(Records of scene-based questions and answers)
******

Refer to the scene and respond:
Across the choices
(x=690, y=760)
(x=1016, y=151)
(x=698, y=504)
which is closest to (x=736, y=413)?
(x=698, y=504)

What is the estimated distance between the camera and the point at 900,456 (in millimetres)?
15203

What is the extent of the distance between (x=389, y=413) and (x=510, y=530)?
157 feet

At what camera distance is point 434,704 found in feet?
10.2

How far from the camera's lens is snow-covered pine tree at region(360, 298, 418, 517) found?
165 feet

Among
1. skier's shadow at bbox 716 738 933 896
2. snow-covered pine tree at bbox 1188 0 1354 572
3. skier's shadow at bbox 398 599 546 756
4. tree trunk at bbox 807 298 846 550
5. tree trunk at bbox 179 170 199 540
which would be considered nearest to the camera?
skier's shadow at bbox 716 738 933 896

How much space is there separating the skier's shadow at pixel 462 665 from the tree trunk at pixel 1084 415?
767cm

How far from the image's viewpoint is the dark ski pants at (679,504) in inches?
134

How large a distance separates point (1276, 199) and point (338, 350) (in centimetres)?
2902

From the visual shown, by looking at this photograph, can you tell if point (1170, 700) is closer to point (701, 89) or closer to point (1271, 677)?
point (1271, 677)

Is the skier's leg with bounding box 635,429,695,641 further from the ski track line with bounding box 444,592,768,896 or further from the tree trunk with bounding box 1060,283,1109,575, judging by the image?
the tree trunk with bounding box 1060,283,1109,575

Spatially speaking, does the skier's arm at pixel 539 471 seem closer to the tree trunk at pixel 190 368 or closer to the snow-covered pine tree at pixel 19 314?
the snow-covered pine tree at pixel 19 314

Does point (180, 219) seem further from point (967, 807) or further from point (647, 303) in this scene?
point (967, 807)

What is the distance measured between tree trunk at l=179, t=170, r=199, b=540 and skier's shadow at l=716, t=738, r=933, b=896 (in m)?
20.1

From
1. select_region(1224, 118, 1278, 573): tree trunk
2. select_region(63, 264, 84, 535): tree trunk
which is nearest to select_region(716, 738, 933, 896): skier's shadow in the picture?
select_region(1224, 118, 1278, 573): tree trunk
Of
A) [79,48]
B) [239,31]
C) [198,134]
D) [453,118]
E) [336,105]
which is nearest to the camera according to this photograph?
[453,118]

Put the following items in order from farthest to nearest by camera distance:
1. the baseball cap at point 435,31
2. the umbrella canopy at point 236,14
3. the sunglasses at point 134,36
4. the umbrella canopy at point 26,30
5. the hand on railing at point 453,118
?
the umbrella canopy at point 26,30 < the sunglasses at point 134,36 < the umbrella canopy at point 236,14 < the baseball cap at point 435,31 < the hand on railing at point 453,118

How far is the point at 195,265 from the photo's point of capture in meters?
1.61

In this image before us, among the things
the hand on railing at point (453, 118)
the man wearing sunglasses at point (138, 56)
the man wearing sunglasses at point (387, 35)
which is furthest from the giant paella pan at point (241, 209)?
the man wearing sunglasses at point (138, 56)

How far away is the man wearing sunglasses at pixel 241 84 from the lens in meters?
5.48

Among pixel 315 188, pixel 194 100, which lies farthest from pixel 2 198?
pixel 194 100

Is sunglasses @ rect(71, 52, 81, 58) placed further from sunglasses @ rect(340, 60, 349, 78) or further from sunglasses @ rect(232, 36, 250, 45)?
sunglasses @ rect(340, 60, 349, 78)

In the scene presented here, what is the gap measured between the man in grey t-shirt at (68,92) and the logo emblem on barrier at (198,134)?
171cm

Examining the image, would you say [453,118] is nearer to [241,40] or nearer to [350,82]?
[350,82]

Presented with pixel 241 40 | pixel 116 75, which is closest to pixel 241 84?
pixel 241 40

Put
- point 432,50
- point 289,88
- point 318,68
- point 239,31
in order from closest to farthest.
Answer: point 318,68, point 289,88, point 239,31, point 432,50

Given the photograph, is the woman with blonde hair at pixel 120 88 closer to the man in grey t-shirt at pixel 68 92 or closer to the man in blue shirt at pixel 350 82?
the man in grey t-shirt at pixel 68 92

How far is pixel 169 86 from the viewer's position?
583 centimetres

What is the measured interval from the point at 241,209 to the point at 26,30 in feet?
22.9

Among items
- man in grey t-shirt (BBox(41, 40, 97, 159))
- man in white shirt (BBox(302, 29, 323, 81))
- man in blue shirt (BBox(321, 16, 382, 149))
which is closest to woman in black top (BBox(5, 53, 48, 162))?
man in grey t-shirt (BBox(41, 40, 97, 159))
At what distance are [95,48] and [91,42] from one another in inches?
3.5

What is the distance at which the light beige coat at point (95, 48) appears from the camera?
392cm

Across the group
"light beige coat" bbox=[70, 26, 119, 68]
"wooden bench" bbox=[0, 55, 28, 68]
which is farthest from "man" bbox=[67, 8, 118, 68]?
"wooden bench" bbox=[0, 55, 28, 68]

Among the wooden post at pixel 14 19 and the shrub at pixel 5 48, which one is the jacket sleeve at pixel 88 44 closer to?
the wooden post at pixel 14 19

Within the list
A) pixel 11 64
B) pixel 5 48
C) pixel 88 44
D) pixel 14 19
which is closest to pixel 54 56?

******

■ **GIVEN REQUEST**:
Copy all of the material above line for line, with no changes.

■ **FINISHED EXERCISE**:
Refer to the scene and respond:
Across the choices
(x=690, y=760)
(x=1016, y=151)
(x=698, y=504)
which is closest to (x=736, y=413)?
(x=698, y=504)

What is the estimated distance between the camera and the point at 900,456 (in millimetres)?
15203

What is the extent of the distance between (x=389, y=413) and (x=510, y=530)?
157 feet

At what camera distance is point 434,704 found in feet?
10.2

How far from the camera's lens is snow-covered pine tree at region(360, 298, 418, 517) found?
165 feet

Among
1. skier's shadow at bbox 716 738 933 896
2. snow-covered pine tree at bbox 1188 0 1354 572
3. skier's shadow at bbox 398 599 546 756
4. tree trunk at bbox 807 298 846 550
5. tree trunk at bbox 179 170 199 540
which would be considered nearest to the camera?
skier's shadow at bbox 716 738 933 896

How much space is there separating the skier's shadow at pixel 462 665 from the tree trunk at pixel 1084 415?
767cm

How far from the image's viewpoint is the dark ski pants at (679,504) in inches?
134

How large a distance separates point (1276, 199) and point (338, 350) (in centimetres)?
2902

From the visual shown, by looking at this photograph, can you tell if point (1170, 700) is closer to point (701, 89) or closer to point (1271, 677)?
point (1271, 677)

Is the skier's leg with bounding box 635,429,695,641 further from the ski track line with bounding box 444,592,768,896 or further from the tree trunk with bounding box 1060,283,1109,575, judging by the image?
the tree trunk with bounding box 1060,283,1109,575

Spatially speaking, does the skier's arm at pixel 539 471 seem closer to the tree trunk at pixel 190 368 or closer to the snow-covered pine tree at pixel 19 314?
the snow-covered pine tree at pixel 19 314

Does point (180, 219) seem further from point (967, 807) or further from point (647, 303) in this scene?
point (967, 807)

What is the distance measured between tree trunk at l=179, t=170, r=199, b=540 and skier's shadow at l=716, t=738, r=933, b=896 (in m)?
20.1

From
1. select_region(1224, 118, 1278, 573): tree trunk
2. select_region(63, 264, 84, 535): tree trunk
which is nearest to select_region(716, 738, 933, 896): skier's shadow in the picture?
select_region(1224, 118, 1278, 573): tree trunk
Of
A) [79,48]
B) [239,31]
C) [198,134]
D) [453,118]
E) [336,105]
which is nearest to the camera according to this photograph?
[453,118]

Put the following items in order from farthest to nearest by camera distance:
1. the baseball cap at point 435,31
2. the umbrella canopy at point 236,14
3. the sunglasses at point 134,36
4. the umbrella canopy at point 26,30
5. the hand on railing at point 453,118
?
the umbrella canopy at point 26,30 < the sunglasses at point 134,36 < the umbrella canopy at point 236,14 < the baseball cap at point 435,31 < the hand on railing at point 453,118

How far is the point at 195,265 from the photo's point of capture in meters?
1.61

In this image before us, among the things
the hand on railing at point (453, 118)
the man wearing sunglasses at point (138, 56)
the man wearing sunglasses at point (387, 35)
which is furthest from the giant paella pan at point (241, 209)?
the man wearing sunglasses at point (138, 56)

How far away is the man wearing sunglasses at pixel 241 84 from the lens in meters?
5.48

Among pixel 315 188, pixel 194 100, which lies farthest from pixel 2 198?
pixel 194 100

Is sunglasses @ rect(71, 52, 81, 58) placed further from sunglasses @ rect(340, 60, 349, 78) or further from sunglasses @ rect(232, 36, 250, 45)?
sunglasses @ rect(340, 60, 349, 78)

In the scene presented here, what is the gap measured between the man in grey t-shirt at (68,92) and the logo emblem on barrier at (198,134)?
171cm

Examining the image, would you say [453,118] is nearer to [241,40] or nearer to [350,82]?
[350,82]

Presented with pixel 241 40 | pixel 116 75, which is closest to pixel 241 84?
pixel 241 40

Put
- point 432,50
- point 289,88
- point 318,68
- point 239,31
in order from closest to farthest.
Answer: point 318,68, point 289,88, point 239,31, point 432,50

Given the photograph, is the woman with blonde hair at pixel 120 88 closer to the man in grey t-shirt at pixel 68 92 or closer to the man in blue shirt at pixel 350 82?
the man in grey t-shirt at pixel 68 92

How far is pixel 169 86 from the viewer's position?
583 centimetres

What is the measured interval from the point at 241,209 to the point at 26,30 in feet?
22.9

Among items
- man in grey t-shirt (BBox(41, 40, 97, 159))
- man in white shirt (BBox(302, 29, 323, 81))
- man in blue shirt (BBox(321, 16, 382, 149))
which is closest to woman in black top (BBox(5, 53, 48, 162))?
man in grey t-shirt (BBox(41, 40, 97, 159))
At what distance are [95,48] and [91,42] from one another in inches?
3.5

What is the distance at which the light beige coat at point (95, 48) appears from the camera?
392cm

Across the group
"light beige coat" bbox=[70, 26, 119, 68]
"wooden bench" bbox=[0, 55, 28, 68]
which is farthest from "man" bbox=[67, 8, 118, 68]?
"wooden bench" bbox=[0, 55, 28, 68]

Among the wooden post at pixel 14 19 and the shrub at pixel 5 48, which one is the jacket sleeve at pixel 88 44 closer to?
the wooden post at pixel 14 19

Within the list
A) pixel 11 64
B) pixel 5 48
C) pixel 88 44
D) pixel 14 19
which is closest to pixel 54 56?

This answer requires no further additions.